Pharmacy Benefit Management: How the Middlemen Have Leverage in the U.S. Healthcare System
August 07, 2019
Beginning in the late 1960s, many insurance companies and plan sponsors outsourced the administration of prescription drug claims to pharmacy benefit managers (PBMs). Since then, the role of PBMs in the U.S. healthcare system has grown significantly, with the firms effectively serving as middlemen between drug manufacturers, insurance providers, and retail pharmacies. They are tasked with a large range of services, such as developing drug formularies, deciding which pharmacies to include in a drug plan’s network, and determining reimbursements.
The PBM revenue stream relies on three key components: fees, rebates, and “spread pricing.” First, PBMs usually charge insurance plan sponsors and manufacturers general administrative fees and payments for their services. PBMs are also directly compensated by rebates, which are discounts on medications that the manufacturer provides in return for including the drugs on the formulary of covered medications. Furthermore, PBMs utilize “spread pricing” to increase their profit margins by charging a plan sponsor more money than the amount that they reimburse the contracted pharmacies.
While the larger debate on drug pricing has sparked divergent opinions, many consumers and lawmakers alike have begun to impugn PBMs for potentially exacerbating the rise in prescription medication costs. Yet, PBMs themselves argue that their business model is economically sound and will actually lower costs for approximately 266 million Americans. The firms’ national advocacy group, Pharmaceutical Care Management Association (PCMA), reports that the services of PBMs will result in a $654 billion, or up to 30%, reduction in costs across the board from 2016 to 2025 in comparison to programs that opt not to employ PBM tools. They find that, along with rebates and discounts from manufacturers and pharmacies, PBMs can also produce savings by offering and encouraging access to more affordable pharmacy channels and generic drugs while reducing medicinal waste and managing specialty drugs. In fact, the PBMs argue that they have already been generating substantial savings. A 2018 Oliver Wyman study commissioned by the PCMA shows that rebates in the Medicare Part D plan have saved $34.9 billion in premiums for its beneficiaries from 2014 to 2018. Furthermore, a University of Southern California report in 2017 found that, among 2015 drug sales, PBMs received a net profit margin of 2%, which was lower than that of pharmacies, insurers, and manufacturers. Industry representatives point to this finding to show how PBMs transfer savings to consumers while other participants in the supply chain receive relatively larger financial gains.

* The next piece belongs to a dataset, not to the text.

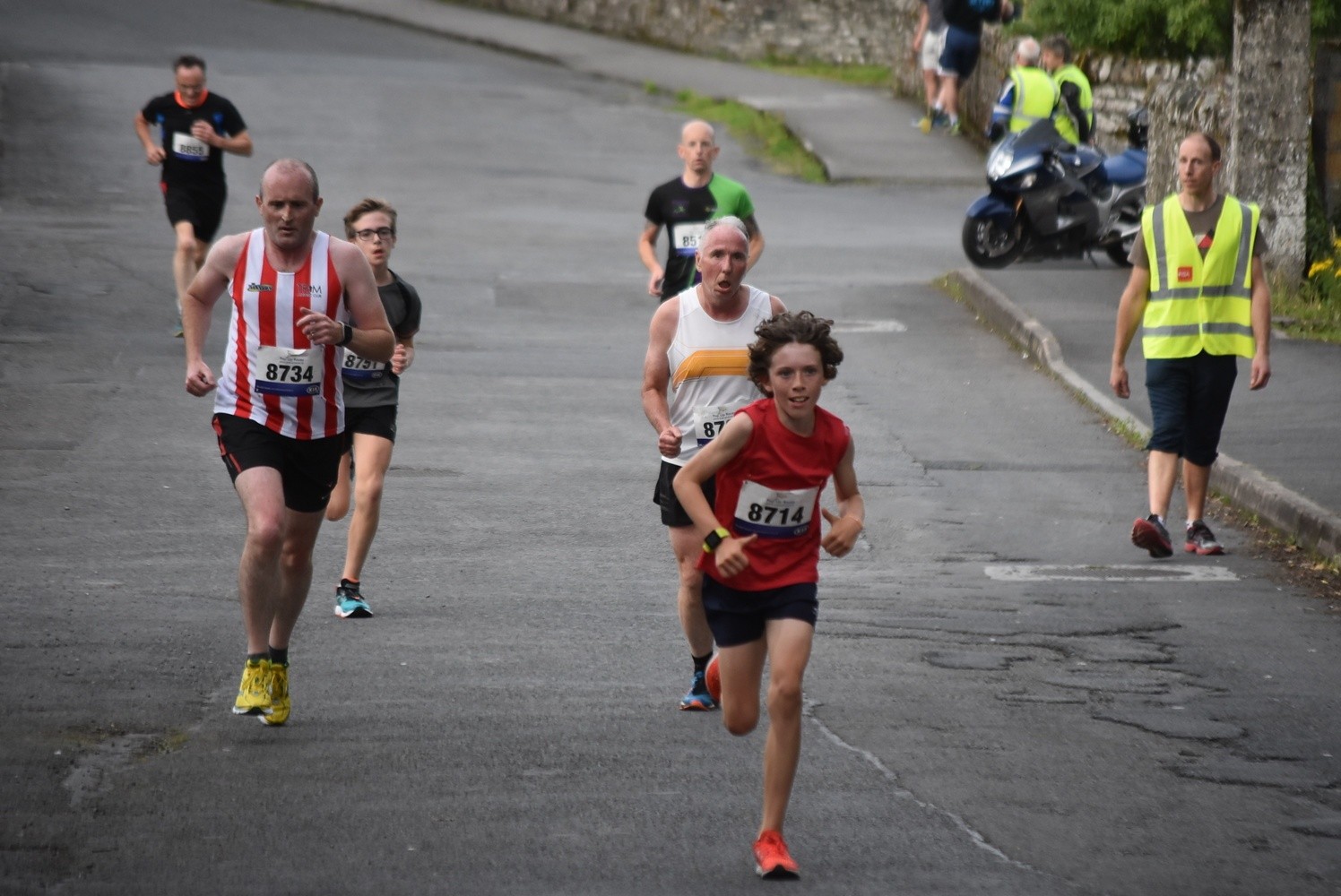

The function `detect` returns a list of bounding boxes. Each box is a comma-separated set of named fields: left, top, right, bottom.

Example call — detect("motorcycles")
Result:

However, many individuals take greater issue with the lack of transparency in the PBMs’ pricing models. Currently, PBMs do not disclose many details about how they determine payments, leading some to question whether these companies pocket too much profit for themselves at the expense of their end consumers. Moreover, the PBM industry has become heavily concentrated due to recent mergers, with the top three PBMs accounting for around 78% of the total market share. This means that the industry has strong, and arguably exploitative, negotiating power over providers, pharmacies, and manufacturers. In turn, this business model creates a conflict between the PBMs’ incentive for profit and their “fiduciary duty” toward plan sponsors and consumers. Dr. Robert Goldberg at the Center of Medicine in the Public Interest claims that PBMs, along with government health programs and insurers, keep about $120 billion worth of discounts and rebates for themselves instead of passing on the savings to consumers.

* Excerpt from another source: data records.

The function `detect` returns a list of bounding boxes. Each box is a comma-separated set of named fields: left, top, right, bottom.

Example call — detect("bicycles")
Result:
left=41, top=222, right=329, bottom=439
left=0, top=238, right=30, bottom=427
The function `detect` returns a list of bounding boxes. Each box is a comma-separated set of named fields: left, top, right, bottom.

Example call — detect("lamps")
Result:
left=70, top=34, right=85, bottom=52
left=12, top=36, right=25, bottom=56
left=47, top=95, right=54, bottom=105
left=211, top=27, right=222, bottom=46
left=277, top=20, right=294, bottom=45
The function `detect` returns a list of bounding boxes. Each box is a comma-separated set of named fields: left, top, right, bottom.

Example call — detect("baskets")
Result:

Thus, support for governmental action to translate PBM rebates into lower prescription drug prices resounds across the aisle; a recent survey by the American Consumer Institute shows that 79% of Democrats, 86% of Republicans, and 91% of Independents back reforms on this topic. However, some believe that these claims “misdiagnose” the issue and that reform would only limit the power of PBMs to effectively negotiate rebates and discounts. This school of thought argues that, if anything, regulation would drive up the revenue of pharmaceutical companies while keeping drug costs high for the average consumer.
Yet, nonetheless, governmental agencies have begun to address the information asymmetry that exists between PBMs and other parties. For instance, the U.S. Department of Health and Human Services (HHS) proposed a rule earlier in the year that would end drug rebates for PBMs in Medicare and Medicaid plans. The HHS Secretary, Alex Azar, stated that the proposal could have “the potential to be the most significant change in how Americans’ drugs are priced at the pharmacy counter, ever.” Although the Trump administration recently decided to withdraw the proposal amid pushback from insurers and hospitals, many state lawmakers are pressing for stronger regulations on PBMs to increase operational transparency. The state of Ohio took it even further by recently announcing that its Department of Medicaid will only contract a single PBM that would directly report to the state on many financial determinations.
Despite the American healthcare system’s longstanding reliance on the wide-ranging services of PBMs, the traditional way in which the system functions may significantly change in the near future – and the middlemen seem to be on the radar.